DESCRIPTION OF THE TASK - Can you copy the material starting at the line containing "At what measured" and ending after the line containing "73250 millimetres", substituting "viewer" for "camera" and leaving everything else unchanged?

___ LISTING

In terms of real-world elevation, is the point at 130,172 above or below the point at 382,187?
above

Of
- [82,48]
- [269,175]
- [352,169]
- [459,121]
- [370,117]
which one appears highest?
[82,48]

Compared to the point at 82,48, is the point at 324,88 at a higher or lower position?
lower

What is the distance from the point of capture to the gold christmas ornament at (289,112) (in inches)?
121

______
___ LISTING

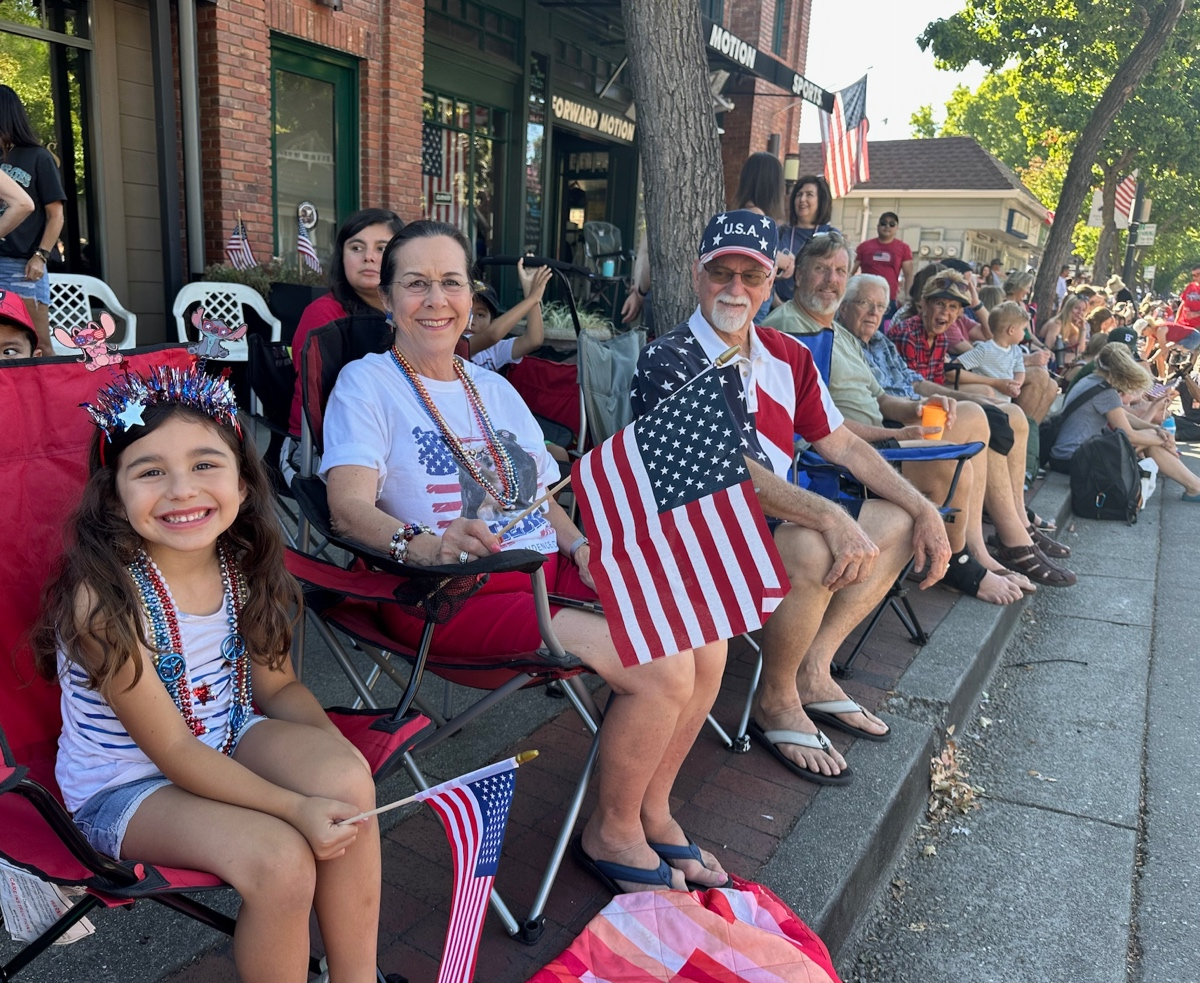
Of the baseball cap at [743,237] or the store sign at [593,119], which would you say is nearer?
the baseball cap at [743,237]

______
___ LISTING

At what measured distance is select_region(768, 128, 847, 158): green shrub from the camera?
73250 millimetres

______

WRITTEN SOLUTION -
At what measured distance is select_region(768, 128, 847, 158): green shrub from the viewer?
73250 millimetres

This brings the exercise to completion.